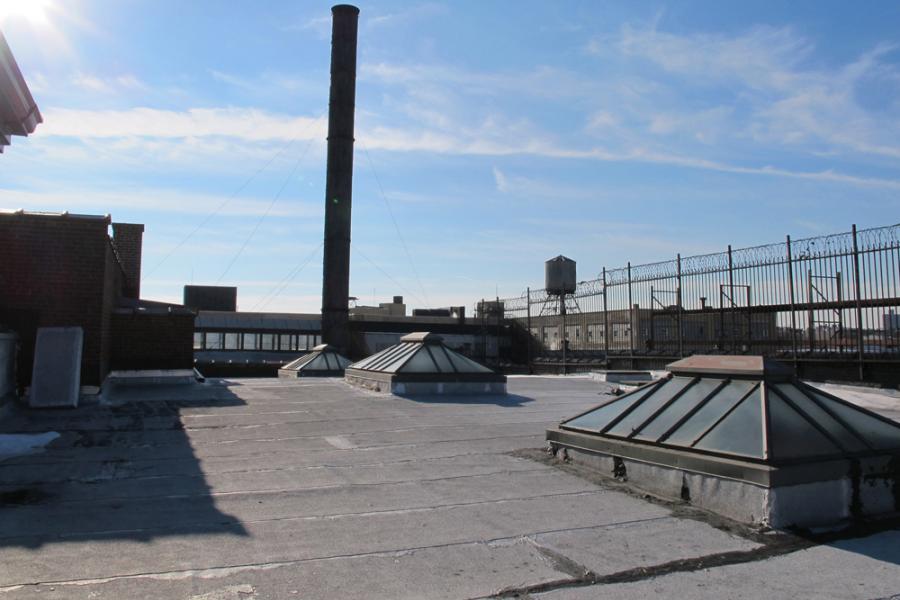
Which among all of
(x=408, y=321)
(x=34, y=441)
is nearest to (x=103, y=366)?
(x=34, y=441)

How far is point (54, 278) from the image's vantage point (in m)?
11.2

*Aim*:
Write out the rows again, changing "nearest" to "closest" and keeping everything else the same. Leave out the pictures.

*Task solution*:
Which among all of
(x=408, y=321)
(x=34, y=441)
is closest to (x=103, y=366)?
(x=34, y=441)

How far is point (54, 278) from the image's vantage point (in m)?
11.2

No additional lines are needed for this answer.